Isabel Oakeshott: I could have slipped piggate into the Sunday Times

Election UK, April 2010 by Alex Brown

Isabel Oakeshott, the co-author of the Call Me Dave biography of David Cameron that broke the infamous piggate story, has claimed she could have smuggled it into a Sunday Times diary so long as it was shrouded in euphemism.

Speaking at the Cheltenham Literature Festival, the former political editor rebuffed claims that nobody on Fleet Street would have let her run the story with only one source, saying:

“Would I have got that story into The Sunday Times? Well, I reckon it probably could have been a diary story, expressed much more euphemistically.”

However, given how the original claim was phrased by Oakeshott and her fellow biographer Ashcroft it is hard to see how it could have been more delicately phrased:

A distinguished Oxford contemporary claims Cameron once took part in an outrageous initiation ceremony at a Piers Gaveston event, involving a dead pig. His extraordinary suggestion is that the future PM inserted a private part of his anatomy into the animal’s mouth.”

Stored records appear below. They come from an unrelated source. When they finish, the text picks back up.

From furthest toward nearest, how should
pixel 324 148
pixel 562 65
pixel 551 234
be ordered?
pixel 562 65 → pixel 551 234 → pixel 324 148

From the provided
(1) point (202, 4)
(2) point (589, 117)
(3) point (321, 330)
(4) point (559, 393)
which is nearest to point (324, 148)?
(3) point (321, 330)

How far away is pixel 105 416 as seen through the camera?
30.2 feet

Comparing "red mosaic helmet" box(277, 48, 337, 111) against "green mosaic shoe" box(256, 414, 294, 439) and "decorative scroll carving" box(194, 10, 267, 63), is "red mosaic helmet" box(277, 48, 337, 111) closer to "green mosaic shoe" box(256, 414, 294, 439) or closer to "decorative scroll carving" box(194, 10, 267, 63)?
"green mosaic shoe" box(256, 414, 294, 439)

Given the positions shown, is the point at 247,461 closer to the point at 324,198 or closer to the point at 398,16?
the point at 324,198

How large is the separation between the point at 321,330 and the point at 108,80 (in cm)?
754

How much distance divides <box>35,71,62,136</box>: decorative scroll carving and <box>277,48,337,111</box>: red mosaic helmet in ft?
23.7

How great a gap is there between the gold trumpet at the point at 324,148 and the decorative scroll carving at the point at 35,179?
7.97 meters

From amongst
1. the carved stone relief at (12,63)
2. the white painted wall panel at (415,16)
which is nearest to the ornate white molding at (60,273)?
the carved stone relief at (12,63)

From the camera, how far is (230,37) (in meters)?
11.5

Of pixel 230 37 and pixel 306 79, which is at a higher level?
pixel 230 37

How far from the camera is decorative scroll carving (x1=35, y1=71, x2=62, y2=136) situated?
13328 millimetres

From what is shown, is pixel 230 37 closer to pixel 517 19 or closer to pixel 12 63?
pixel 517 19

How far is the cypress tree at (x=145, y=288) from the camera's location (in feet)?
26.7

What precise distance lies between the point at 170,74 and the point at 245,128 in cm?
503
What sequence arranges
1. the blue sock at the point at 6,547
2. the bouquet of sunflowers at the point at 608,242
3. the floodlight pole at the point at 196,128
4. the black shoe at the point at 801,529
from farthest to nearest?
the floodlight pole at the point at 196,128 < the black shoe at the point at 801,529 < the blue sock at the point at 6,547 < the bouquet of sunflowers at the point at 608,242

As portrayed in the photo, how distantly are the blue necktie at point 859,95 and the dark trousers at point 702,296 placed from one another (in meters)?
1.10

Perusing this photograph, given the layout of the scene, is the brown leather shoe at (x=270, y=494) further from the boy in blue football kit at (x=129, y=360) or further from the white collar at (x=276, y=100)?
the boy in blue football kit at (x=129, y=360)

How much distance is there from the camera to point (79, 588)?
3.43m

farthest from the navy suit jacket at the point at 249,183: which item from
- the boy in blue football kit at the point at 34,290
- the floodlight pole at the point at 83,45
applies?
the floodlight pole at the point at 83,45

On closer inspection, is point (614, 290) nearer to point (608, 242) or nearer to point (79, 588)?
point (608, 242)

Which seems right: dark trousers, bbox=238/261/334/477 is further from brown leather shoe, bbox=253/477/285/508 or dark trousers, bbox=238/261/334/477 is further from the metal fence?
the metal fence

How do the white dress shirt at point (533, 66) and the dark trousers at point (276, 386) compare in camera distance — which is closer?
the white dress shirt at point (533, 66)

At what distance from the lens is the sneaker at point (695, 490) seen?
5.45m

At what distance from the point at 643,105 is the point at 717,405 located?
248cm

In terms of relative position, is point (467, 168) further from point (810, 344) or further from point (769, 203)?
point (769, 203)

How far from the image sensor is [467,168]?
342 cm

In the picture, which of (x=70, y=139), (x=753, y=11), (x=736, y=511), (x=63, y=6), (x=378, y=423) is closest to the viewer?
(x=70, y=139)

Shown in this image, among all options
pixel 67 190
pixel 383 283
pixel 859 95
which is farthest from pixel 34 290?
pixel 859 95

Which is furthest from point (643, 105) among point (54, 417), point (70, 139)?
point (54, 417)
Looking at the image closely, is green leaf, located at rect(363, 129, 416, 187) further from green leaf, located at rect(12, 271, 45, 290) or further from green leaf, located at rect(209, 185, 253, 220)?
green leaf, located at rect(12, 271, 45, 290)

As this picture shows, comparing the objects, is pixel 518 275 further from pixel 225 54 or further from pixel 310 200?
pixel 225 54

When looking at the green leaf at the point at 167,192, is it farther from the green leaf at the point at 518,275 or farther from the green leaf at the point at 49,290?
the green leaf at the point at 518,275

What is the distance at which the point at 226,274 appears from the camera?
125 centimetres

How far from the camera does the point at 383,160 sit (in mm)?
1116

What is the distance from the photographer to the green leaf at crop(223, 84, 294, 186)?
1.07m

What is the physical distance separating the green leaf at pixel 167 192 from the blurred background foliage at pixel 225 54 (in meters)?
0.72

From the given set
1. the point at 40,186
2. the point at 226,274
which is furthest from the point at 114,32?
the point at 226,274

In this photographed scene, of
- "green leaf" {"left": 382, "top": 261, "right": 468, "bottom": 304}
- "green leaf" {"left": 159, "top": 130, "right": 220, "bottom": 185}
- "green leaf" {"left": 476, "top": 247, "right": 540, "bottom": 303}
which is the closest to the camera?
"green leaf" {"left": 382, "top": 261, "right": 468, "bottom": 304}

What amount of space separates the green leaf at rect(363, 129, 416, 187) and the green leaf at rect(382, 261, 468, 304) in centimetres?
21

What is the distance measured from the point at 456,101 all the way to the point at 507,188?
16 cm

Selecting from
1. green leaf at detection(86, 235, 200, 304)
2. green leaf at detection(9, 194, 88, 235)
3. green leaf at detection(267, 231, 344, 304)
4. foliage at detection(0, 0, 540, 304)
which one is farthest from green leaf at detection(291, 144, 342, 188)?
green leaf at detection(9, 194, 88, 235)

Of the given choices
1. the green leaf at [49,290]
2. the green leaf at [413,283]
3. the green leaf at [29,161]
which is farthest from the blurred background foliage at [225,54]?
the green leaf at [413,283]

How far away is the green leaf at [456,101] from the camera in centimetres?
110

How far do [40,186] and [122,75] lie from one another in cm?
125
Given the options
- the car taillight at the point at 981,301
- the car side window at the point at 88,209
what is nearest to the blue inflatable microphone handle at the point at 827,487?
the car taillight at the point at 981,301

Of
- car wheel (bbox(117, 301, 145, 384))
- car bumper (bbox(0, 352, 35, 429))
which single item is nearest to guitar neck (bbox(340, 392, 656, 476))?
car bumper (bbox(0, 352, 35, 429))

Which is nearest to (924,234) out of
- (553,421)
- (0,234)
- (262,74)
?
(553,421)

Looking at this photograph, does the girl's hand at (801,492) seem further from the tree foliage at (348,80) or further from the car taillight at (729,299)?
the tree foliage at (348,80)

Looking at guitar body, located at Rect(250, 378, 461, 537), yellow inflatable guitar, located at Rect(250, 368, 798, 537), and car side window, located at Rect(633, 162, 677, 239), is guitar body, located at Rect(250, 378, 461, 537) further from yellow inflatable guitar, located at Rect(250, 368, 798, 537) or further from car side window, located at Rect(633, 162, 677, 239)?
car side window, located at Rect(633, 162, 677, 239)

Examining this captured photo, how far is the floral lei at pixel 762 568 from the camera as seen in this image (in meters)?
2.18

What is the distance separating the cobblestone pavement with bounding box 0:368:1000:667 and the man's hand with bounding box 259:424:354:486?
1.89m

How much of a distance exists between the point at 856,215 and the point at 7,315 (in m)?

Her suggestion that books require lower standards of proof than newspapers is also somewhat dubious, and given her experience as a journalist she must have known that Fleet Street would grab hold of the tale and run with it. She said:

“I think [the question about burden of proof] rests on a really false premise, which is that things that are written in books need to have the same standard — if you like to use that word — as things that are written in newspapers.”

She did, however, stand by her source, a Tory MP and Oxford University contemporary of Cameron:

“It’s my judgment that the MP was not making it up, although I accept there was a possibility he could have been slightly deranged.”

Oakeshott went on to say that she did not consider the claim an “allegation”, which may say something about her own, er, habits or the low expectations we have of politicians:

“In no way did we conceive of it as any kind of allegation against Cameron. I, frankly, don’t care what he did when he was drunk in university dining societies.”

This story was originally reported in the Sun.